» **TÂCHES À RÉALISER**:
1. D'après le discours sur l'identité valdôtaine, quelles forces politiques remporteront probablement la victoire dès ce printemps ?
2. Recopiez telles quelles les lignes de la liste, de celle qui contient « On closer inspection, does » jusqu'à la fin de la liste, ces deux bornes comprises.

» **TEXTE EXTRAIT**:
◇ ◇ ◇ ◇

Bon après-midi à
tout le monde.
Je prends la parole, au nom de la J.V., afin d’exprimer quelques
considérations d’ordre général sur l’identité valdôtaine, et de formuler
quelques réflexions sur les raisons d’être de notre spécificité, en essayant
d’exposer, de la façon la plus claire possible, la position de la Jeunesse sur
ce thème et sur ses aspects fondamentaux.
Avant tout, je tiens à préciser que nous considérons ce Congrès
National comme un moment important de l’histoire de notre peuple, car historique
est le moment que nous sommes en train de vivre en tant que minorité insérée
dans un Etat, qui probablement, dès ce printemps, verra la victoire des forces
politiques de centre-droite et des néo-fascistes, depuis toujours ennemis de
notre particularisme et de notre autonomie; un peuple, le peuple
valdôtain, qui, de plus, est englobé dans une Europe dont les aspects
économiques et les phénomènes de mondialisation et de globalisation semblent
avoir le dessus, par rapport à l’Europe que nous tous espérions : à savoir
une entité souveraine, respectueuse de
tous les droits de toutes les minorités - y compris et surtout les
droits linguistiques- d'autant plus
forte qu'elle serait reconnue par tous ses habitants et par tous ses peuples,
les grands comme les petits.

◇ ◇ ◇ ◇

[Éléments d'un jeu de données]
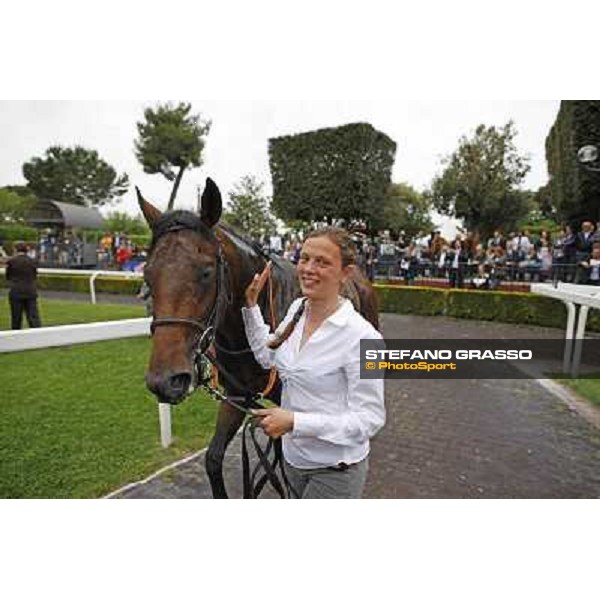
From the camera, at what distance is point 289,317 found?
1678mm

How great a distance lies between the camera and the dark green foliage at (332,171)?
16.0m

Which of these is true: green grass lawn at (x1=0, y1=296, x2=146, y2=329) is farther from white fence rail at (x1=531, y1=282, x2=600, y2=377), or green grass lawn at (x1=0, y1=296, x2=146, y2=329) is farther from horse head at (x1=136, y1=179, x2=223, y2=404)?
white fence rail at (x1=531, y1=282, x2=600, y2=377)

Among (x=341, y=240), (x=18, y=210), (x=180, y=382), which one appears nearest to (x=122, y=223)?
(x=18, y=210)

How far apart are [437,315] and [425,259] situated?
118 inches

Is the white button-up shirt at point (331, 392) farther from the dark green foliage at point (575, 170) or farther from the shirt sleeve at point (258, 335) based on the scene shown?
the dark green foliage at point (575, 170)

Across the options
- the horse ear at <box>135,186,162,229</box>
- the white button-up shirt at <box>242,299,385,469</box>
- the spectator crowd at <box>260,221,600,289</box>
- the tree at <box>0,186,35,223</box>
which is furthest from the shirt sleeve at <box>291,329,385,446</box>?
the tree at <box>0,186,35,223</box>

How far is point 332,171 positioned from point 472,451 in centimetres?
1487

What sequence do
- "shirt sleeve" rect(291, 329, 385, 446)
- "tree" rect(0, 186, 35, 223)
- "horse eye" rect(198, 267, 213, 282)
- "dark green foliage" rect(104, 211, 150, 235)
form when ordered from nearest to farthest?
"shirt sleeve" rect(291, 329, 385, 446) < "horse eye" rect(198, 267, 213, 282) < "tree" rect(0, 186, 35, 223) < "dark green foliage" rect(104, 211, 150, 235)

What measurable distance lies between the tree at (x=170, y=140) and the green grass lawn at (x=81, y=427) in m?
2.11

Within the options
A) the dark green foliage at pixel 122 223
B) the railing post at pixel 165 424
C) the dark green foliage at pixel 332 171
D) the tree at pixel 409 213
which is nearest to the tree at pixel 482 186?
the dark green foliage at pixel 332 171

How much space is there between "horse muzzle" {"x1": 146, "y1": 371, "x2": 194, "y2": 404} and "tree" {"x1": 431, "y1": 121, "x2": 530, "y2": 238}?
15397mm

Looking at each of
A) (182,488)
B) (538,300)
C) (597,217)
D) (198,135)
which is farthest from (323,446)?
(597,217)

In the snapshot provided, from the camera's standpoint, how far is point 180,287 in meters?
1.62

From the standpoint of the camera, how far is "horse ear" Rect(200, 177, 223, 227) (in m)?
1.82
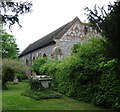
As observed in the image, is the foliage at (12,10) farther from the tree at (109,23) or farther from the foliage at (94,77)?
the foliage at (94,77)

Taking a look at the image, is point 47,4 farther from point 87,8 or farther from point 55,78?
point 55,78

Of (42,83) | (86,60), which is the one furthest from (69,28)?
(86,60)

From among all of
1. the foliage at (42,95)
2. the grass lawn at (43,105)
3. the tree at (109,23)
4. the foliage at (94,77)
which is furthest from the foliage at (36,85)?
the tree at (109,23)

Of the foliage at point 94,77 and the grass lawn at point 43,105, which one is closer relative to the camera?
the foliage at point 94,77

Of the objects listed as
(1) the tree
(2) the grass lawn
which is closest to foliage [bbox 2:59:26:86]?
(2) the grass lawn

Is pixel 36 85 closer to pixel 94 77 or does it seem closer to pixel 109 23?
pixel 94 77

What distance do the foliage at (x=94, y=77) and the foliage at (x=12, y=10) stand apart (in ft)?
9.85

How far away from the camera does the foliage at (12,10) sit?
5031 mm

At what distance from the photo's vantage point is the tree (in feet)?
11.1

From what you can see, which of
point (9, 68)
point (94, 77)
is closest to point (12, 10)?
point (94, 77)

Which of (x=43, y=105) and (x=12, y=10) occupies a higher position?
(x=12, y=10)

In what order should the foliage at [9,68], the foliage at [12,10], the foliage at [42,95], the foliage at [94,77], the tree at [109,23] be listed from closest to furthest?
the tree at [109,23] < the foliage at [12,10] < the foliage at [94,77] < the foliage at [42,95] < the foliage at [9,68]

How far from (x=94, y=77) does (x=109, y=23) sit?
4.30 metres

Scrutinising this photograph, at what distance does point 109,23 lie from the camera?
3580 millimetres
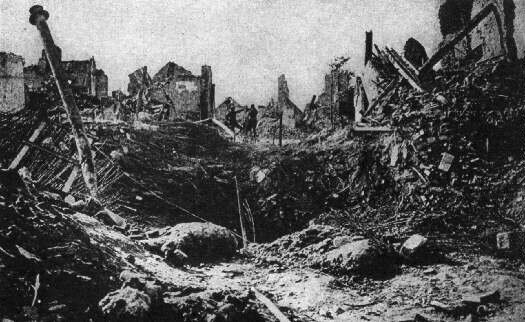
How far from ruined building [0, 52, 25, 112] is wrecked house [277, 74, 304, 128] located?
72.5 ft

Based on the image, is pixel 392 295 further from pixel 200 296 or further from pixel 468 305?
pixel 200 296

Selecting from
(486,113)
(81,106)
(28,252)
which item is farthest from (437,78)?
(81,106)

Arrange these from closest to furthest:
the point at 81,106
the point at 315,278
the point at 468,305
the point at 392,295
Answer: the point at 468,305 → the point at 392,295 → the point at 315,278 → the point at 81,106

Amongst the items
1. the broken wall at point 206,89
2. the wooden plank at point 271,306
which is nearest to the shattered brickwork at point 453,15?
the wooden plank at point 271,306

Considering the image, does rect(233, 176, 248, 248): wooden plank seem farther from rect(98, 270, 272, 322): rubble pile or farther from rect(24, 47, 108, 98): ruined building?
rect(24, 47, 108, 98): ruined building

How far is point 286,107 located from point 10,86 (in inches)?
977

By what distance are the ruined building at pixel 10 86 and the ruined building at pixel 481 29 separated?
10984mm

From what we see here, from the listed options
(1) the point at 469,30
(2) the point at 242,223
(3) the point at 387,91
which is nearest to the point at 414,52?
(3) the point at 387,91

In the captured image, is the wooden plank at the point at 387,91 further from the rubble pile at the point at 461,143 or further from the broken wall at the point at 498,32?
the broken wall at the point at 498,32

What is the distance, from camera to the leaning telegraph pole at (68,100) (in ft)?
20.7

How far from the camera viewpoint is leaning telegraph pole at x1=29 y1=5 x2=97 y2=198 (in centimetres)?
631

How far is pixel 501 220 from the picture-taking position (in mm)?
6090

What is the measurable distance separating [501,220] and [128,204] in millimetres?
6828

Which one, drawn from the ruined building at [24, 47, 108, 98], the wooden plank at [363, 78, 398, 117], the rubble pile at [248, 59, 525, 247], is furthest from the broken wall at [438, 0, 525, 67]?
Answer: the ruined building at [24, 47, 108, 98]
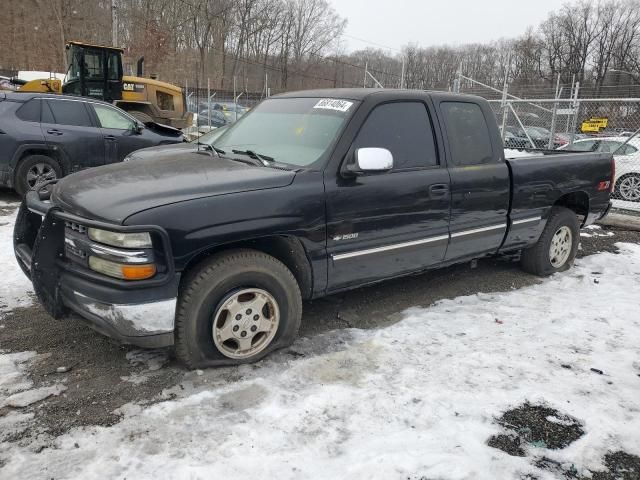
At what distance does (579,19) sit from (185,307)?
82.8m

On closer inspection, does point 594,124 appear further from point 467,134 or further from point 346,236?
point 346,236

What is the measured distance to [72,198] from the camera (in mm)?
3094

◇ ◇ ◇ ◇

» **EN RÉPONSE**:
1. Les forces politiques de centre-droite et les néo-fascistes.

2.
On closer inspection, does point 594,124 appear further from point 467,134 or further from point 346,236?
point 346,236

What is the measured distance to [72,198] from the camera (in mm)?
3094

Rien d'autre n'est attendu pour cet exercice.